Irish Rail was warned about visible seabed erosion in the Malahide viaduct five days before its collapse.
A leader from the Malahide Sea Scouts spoke to an engineer from the rail company to warn of potential danger to the Belfast-Dublin line after they noticed what appeared to be seabed erosion and a change in water flow in the estuary. Following his phone call, an inspection was carried out three days prior to the collapse of one of Ireland's busiest lines.
However, the area was given the all clear and rail travel was allowed to continue.
Ivan Barrett, a canoeing leader with the Malahide Sea Scouts said he noticed the erosion increasing over the past two to three months and became particularly concerned two weeks ago.
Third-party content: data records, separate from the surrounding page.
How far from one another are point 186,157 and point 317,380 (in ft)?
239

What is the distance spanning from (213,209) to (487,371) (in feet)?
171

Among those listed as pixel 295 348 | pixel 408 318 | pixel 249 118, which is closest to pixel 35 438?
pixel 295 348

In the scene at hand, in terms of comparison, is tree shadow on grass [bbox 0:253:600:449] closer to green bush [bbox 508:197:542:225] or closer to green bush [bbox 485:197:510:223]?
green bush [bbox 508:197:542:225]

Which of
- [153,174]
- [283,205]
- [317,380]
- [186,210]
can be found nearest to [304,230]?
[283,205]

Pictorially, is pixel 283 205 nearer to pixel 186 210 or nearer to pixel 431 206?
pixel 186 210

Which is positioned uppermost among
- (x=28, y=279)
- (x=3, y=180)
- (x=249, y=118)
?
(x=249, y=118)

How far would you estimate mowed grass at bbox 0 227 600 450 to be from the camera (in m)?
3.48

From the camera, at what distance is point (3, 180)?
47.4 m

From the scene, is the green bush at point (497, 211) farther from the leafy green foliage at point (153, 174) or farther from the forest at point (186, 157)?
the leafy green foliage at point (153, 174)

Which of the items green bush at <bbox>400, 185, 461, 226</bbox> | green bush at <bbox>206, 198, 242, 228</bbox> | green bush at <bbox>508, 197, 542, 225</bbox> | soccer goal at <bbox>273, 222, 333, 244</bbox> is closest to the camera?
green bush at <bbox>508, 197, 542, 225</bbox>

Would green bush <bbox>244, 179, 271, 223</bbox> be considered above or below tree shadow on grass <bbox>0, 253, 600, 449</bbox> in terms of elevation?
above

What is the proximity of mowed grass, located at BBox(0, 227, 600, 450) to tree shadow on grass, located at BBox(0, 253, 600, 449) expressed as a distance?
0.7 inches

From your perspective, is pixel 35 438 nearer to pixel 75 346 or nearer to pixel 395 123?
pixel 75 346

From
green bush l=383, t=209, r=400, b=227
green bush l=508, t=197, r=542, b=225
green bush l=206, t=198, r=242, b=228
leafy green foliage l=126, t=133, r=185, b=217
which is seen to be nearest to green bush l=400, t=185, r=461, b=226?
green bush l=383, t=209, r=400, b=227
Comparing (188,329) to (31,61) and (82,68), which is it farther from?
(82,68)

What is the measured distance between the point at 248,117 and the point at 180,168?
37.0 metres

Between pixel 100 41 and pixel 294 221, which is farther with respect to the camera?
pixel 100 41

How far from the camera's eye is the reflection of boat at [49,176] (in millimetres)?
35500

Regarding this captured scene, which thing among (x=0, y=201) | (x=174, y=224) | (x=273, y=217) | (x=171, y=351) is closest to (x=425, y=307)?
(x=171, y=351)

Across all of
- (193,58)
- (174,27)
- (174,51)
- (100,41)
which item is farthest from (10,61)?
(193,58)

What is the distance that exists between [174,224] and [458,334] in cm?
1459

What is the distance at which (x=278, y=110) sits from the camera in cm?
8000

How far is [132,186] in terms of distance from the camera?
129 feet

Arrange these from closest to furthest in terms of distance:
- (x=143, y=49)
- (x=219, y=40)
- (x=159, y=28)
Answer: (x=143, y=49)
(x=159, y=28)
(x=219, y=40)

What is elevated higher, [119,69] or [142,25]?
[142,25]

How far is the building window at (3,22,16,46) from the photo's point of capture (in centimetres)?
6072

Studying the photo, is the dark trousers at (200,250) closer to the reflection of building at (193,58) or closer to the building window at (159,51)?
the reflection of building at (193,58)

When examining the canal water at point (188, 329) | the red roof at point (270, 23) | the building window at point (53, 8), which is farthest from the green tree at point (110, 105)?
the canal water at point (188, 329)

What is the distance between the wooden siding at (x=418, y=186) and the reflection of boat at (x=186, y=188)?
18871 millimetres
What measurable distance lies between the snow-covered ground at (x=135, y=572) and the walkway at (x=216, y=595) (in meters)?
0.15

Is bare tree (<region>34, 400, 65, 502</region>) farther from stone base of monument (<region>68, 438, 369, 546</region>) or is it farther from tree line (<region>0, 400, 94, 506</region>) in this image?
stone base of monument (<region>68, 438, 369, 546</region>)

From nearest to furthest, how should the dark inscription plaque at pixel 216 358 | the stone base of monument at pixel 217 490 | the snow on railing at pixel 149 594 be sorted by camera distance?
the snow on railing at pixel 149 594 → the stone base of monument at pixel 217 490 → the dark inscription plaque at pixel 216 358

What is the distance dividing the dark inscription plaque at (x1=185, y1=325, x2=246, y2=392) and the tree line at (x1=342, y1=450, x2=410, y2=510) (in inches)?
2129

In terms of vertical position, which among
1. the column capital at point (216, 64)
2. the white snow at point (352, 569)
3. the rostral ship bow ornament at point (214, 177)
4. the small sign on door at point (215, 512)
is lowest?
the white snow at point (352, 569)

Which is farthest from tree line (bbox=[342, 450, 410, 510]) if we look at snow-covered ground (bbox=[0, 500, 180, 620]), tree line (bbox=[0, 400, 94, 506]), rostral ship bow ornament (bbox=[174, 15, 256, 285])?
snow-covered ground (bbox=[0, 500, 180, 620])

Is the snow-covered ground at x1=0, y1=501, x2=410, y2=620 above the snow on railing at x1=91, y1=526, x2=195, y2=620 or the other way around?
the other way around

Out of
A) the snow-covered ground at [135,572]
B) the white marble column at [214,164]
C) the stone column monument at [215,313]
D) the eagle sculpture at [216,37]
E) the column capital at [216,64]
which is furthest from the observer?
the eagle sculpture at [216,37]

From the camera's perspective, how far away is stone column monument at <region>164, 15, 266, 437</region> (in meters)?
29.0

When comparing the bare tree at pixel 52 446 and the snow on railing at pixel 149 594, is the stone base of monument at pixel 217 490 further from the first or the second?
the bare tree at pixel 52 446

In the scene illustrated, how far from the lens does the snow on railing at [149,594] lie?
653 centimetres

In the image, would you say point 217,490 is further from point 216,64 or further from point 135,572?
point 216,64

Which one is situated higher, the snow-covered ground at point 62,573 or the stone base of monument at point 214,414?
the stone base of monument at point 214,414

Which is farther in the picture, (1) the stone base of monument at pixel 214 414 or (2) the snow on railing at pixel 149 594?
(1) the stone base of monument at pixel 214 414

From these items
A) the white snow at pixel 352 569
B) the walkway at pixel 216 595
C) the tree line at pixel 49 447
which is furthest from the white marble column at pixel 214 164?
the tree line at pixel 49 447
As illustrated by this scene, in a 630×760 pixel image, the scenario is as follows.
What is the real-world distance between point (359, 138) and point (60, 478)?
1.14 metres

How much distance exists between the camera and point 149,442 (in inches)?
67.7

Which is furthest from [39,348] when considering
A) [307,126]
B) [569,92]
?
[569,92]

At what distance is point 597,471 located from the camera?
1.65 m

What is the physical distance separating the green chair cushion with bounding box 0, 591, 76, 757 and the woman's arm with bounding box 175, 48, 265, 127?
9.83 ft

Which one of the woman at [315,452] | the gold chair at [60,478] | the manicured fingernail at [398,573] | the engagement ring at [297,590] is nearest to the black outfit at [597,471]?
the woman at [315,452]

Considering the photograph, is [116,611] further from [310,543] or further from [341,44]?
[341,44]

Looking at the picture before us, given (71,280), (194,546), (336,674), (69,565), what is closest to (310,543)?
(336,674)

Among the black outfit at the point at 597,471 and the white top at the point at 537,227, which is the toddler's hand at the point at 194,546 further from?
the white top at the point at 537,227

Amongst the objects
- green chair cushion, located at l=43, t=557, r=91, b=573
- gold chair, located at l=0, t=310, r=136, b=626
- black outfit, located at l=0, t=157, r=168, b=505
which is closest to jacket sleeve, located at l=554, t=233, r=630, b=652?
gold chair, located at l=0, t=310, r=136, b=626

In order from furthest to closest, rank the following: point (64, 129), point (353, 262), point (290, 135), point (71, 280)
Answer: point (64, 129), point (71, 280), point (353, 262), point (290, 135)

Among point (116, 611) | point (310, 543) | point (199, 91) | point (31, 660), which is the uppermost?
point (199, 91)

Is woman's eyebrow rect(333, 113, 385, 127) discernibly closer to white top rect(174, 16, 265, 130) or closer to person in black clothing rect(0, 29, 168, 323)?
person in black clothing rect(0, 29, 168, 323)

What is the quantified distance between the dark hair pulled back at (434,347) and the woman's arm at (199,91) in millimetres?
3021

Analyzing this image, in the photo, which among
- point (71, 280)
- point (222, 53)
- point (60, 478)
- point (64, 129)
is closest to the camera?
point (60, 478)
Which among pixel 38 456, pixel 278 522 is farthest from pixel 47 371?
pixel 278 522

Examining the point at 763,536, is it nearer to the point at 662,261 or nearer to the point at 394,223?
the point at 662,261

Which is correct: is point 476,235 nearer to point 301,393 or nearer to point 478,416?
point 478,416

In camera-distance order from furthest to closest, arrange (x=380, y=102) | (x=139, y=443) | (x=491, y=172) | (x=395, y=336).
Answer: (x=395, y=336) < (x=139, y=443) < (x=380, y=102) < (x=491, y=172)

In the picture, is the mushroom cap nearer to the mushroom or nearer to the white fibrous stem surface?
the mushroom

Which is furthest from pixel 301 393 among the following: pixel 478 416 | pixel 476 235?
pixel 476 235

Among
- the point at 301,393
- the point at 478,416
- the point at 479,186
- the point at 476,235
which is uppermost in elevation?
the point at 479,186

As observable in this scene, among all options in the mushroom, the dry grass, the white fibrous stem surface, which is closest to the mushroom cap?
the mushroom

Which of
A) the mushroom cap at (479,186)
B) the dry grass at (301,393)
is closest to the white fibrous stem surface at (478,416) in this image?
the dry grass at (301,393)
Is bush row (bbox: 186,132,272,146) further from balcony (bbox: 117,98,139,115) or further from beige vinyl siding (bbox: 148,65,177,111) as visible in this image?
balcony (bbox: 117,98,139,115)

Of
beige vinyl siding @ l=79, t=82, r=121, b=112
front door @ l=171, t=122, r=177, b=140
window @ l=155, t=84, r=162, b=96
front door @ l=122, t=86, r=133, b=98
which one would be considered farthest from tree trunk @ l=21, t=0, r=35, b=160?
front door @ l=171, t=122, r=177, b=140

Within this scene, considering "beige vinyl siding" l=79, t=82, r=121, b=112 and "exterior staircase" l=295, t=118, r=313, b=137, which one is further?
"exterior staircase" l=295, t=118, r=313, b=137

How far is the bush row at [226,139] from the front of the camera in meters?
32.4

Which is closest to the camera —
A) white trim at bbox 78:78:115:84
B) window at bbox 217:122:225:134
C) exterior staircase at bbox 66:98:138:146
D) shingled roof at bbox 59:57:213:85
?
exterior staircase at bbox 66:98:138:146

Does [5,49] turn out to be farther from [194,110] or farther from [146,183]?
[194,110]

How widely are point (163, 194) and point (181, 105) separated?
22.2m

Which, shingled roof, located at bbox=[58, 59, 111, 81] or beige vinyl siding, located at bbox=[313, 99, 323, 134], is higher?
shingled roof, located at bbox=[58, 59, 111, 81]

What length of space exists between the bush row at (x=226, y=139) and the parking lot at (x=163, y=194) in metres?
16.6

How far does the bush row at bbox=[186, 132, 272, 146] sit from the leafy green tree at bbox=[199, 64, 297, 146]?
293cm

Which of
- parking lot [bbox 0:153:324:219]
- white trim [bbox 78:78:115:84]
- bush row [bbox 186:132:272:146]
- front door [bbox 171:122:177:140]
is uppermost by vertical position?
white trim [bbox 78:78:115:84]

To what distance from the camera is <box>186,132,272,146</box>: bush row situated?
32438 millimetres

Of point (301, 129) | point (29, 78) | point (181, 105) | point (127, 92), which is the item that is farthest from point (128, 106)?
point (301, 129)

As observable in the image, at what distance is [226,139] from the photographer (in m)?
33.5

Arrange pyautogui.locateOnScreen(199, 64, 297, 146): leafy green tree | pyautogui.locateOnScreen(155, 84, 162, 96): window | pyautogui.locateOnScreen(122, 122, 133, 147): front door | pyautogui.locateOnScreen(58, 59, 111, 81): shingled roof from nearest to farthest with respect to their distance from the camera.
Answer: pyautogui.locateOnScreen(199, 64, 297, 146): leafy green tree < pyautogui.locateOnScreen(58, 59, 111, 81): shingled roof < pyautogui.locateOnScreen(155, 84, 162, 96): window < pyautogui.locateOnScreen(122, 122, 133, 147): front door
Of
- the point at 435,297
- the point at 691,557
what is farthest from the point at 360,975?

Mr Barrett said: “For a number of weeks, fluid had been increasing around the fourth and fifth arches of the estuary. It was on the 14th that I noticed rocks had fallen beneath the pillar.”
He then called Iarnrod Eireann and spoke to an engineer to “walk him through” his observations.
He said: ”I am not qualified to comment on structural things, but I had seen enough erosion over time to make me concerned. From a canoeing perspective, I noticed the flow of water changing and started to get concerned.”
Seabed erosion is suspected of being behind the collapse.
A spokesperson for Iarnrod Eireann said: “We received several calls from the public on Monday 17 about erosion marking on piers of the viaduct. However, the calls did not suggest a collapse would be a danger, but expressed concern to what they had seen, to which we responded promptly with an inspection.
“Any visible evidence from that inspection was cosmetic, not structural damage.”
The collapse of the bridge has caused chaos among commuters and now Iarnrod Eireann is offering commuters who have purchased monthly or annual passes, who have decided against using the bus service, a full refund.
Repairs are expected to take a minimum of three months.